Я отказался выбирать для встречи любое место которое находилось бы в более чем часе пути от виллы, которую мы снимали с Яной. Потребность находиться неподалеку было просто непреодолимой, да обладая силовым козырем я мог себе позволить подобный диктат. К тому же отец даже не стал возражать. Въехав на территорию старого поместья, позволил автомобилю медленно катиться по усыпанному гравием огромному двору, скользя безразличным взглядом по сверкающим белизной стенам бывшего плантаторского дома. Эта недвижимость, как и прилегающие акры земли, уже лет сорок принадлежала Ордену, с того момента, как прежние владельцы — потомки обнищавшего благородного семейства решили, что содержать этот гигантский памятник колониальной архитектуры слишком дорого для них во всех отношениях. Хранить и гордо нести память о прежнем величии рода, нажитом потом и кровью невольников, стало не только дурным тоном, но чрезвычайно обременительно по деньгам. В другое время я бы может и заинтересовался этим архитектурным строением, которое каждой своей линией было призвано подчеркнуть превосходство его владельцев над окружающими. Но сейчас плевать на это монументальное подтверждение чужих нездоровых амбиций. Встреча назначена в старом бараке для рабов за хозяйским домом. Да уж мой родитель в своем репертуаре. Даже соглашаясь на мои условия он умудряется придать всему оттенок символичности и театральной драмы. Но вникать в смысл этого посыла я не собирался.
Ухоженная аллея вела от дома, туда, где в метрах ста от дома и серело большое прямоугольное уродливое здание — свидетель чужих унижений и разрушенных жизней. Жизней в рабстве, бездарно растраченных на то, чтобы кто-то другой просто мог себе позволить еще большую роскошь. Впрочем, столь же бесполезную и никчемную. Я усмехнулся, выходя из машины и скользнув взглядом по двум столбам для экзекуций. Орден, как и прежние владельцы, оставил все тут без изменений, и на позорных столбах все еще болтались кандалы, а на самом солнцепеке посреди двора располагался ряд массивных колодок, в которых иногда сутками без воды и еды держали особо строптивых. Пожалуй, я догадываюсь, почему отец выбрал это место. В качестве демонстрации того, что все мы рабы и подневольные люди в той или иной мере. Что же, не могу не согласиться. Любой из нас находится в неволе ответственности, собственных принципов и амбиций, заблуждений, чувств или низменных инстинктов. Но все же теперь предпочитаю самостоятельно выбрать свои оковы и носить их добровольно. Моя тяга к Яне… нет, не тяга, неизлечимая зависимость — вот мои цепи, и теперь, когда я ношу их совершенно добровольно, они нисколько не тянут. А вот любую попытку навесить на меня новые или вернуть старые я терпеть не собираюсь. И намерен сказать об этом отцу прямо. И плевать на все его символичные декорации.
Я был и так уже изрядно заведен разговором с Вожаком по дороге сюда. Это краткое общение поставило меня перед фактом: от мааскохии нужно избавляться. И как можно быстрее. Вожак буквально стал источать яд, когда я потребовал ответа за его появление рядом с Яной в отеле.
— Эта самка опасна! — прошипел он. — Она сама и потомство, что она носит!
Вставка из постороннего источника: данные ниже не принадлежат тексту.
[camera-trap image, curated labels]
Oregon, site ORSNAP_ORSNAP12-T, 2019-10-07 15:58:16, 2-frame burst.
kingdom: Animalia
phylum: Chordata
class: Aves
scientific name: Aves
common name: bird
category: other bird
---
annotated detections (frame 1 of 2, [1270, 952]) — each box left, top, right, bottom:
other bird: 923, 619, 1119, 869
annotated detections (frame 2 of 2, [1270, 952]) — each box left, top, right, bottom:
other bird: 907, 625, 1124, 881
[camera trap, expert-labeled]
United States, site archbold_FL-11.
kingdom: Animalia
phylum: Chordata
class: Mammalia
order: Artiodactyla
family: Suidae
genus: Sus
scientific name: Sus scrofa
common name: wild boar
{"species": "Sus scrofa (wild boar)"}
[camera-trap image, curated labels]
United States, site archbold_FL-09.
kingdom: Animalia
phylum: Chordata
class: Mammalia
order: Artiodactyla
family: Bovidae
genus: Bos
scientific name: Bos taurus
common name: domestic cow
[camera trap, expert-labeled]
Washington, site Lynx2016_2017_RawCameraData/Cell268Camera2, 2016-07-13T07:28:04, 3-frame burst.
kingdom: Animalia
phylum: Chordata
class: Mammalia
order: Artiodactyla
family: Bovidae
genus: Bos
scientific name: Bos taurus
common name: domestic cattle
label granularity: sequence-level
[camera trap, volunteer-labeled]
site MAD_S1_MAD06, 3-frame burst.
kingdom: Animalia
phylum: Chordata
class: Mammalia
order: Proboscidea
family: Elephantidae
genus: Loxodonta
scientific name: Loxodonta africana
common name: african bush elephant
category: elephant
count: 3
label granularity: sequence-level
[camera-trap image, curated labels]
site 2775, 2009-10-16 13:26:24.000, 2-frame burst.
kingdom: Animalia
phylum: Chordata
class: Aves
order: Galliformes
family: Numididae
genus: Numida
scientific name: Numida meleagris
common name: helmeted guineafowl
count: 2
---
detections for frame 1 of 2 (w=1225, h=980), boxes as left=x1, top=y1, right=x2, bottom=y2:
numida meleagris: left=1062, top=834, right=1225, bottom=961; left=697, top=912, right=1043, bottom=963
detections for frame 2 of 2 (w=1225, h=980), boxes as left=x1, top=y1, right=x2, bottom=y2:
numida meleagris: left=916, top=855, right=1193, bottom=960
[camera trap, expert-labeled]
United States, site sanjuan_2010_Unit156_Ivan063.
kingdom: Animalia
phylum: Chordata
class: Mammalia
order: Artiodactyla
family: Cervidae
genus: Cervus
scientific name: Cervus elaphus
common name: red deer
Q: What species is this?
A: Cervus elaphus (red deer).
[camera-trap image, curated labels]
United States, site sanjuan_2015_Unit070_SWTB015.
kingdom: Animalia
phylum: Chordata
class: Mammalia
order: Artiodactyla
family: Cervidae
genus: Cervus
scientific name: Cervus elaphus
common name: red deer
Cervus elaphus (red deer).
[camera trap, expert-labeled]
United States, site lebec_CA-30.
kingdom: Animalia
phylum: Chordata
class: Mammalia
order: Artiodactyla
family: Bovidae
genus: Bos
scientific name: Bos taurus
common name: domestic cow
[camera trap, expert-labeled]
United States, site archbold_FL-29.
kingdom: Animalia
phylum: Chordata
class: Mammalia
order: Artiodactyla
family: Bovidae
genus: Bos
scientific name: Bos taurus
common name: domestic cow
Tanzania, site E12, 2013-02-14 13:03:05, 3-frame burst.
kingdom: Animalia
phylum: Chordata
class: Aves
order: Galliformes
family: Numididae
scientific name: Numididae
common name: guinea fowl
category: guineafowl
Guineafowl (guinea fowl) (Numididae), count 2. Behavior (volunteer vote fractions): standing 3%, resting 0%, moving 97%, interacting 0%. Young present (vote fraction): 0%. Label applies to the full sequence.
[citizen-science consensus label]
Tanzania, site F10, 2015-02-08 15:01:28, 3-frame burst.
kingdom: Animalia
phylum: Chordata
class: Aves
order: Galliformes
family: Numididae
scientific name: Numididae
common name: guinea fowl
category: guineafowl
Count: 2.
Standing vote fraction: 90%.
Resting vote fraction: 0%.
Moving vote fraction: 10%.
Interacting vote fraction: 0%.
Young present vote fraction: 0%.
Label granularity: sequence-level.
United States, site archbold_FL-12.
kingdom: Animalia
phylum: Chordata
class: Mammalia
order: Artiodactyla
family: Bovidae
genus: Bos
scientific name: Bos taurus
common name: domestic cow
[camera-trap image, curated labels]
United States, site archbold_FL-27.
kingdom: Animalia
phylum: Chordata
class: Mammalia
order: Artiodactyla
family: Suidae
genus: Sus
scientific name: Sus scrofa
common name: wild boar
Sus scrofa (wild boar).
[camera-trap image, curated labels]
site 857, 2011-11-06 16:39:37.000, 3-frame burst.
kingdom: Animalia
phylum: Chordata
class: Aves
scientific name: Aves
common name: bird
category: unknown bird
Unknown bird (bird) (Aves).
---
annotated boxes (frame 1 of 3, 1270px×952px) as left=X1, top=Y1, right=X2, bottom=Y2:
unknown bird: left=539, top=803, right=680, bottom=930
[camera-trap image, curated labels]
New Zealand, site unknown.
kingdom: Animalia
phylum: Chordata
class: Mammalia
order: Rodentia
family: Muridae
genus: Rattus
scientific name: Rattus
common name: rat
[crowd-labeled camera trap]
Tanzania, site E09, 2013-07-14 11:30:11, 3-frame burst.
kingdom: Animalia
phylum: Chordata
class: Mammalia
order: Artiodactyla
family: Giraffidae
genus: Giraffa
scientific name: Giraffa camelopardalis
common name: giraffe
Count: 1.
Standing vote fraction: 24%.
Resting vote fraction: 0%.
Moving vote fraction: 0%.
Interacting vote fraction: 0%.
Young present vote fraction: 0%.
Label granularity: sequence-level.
Все его призрачное тело разразилось такой суматошной пульсацией цветов, что мне пришлось прищуриться, чтобы просто не заработать морскую болезнь, наблюдая эту взбешенную радугу. Очень хотелось удавить его за каждое произнесенное в адрес Яны и ребенка слово. Но он еще будет нужен мне какое-то время, да и тратить энергию на борьбу с ним прямо сейчас, перед встречей с отцом непрактично. Ведь защищая свою жизнь, Вожак наверняка станет драться отчаянно.
— Она моя… женщина, моя жена, — сказал я, понимая, что в языке этих паразитов нет аналогов этих слов, и вряд ли ему это что-то скажет. — Поэтому неприкосновенна! Ты не смеешь приближаться к ней! Ни сам, ни заставлять никого из своих соплеменников! Больше никогда!
Отдавая приказ, я вдруг четко осознал, что он почти бесполезен. Ублюдок все равно постарается его обойти. Он буквально закусил на Яну. Это ощущалось хотя бы потому, что он позволил себе столь бурно реагировать, забыв о своем обычно сдержанном язвительном шипении.
— Человек двух душ, чем ты так ослеплен в этой конкретной самке, что не видишь очевидного — у нее есть сила уничтожить тебя! А на фоне той мощи, что я чую в вынашиваемом ею существе, твои собственные способности смехотворны! Никто в своем уме на станет оставлять в живых тех, кто абсолютно точно может убить тебя, или по крайней мере лишить величия! Это самоубийство! Ты мне казался более умным и расчетливым, человек двух душ. Я был впечатлен твоей силой и жесткостью, когда ты без колебания отринул все прежние привязанности и повел нас за собой. Но теперь я начинаю думать, что, возможно, стоит сменить хозяина?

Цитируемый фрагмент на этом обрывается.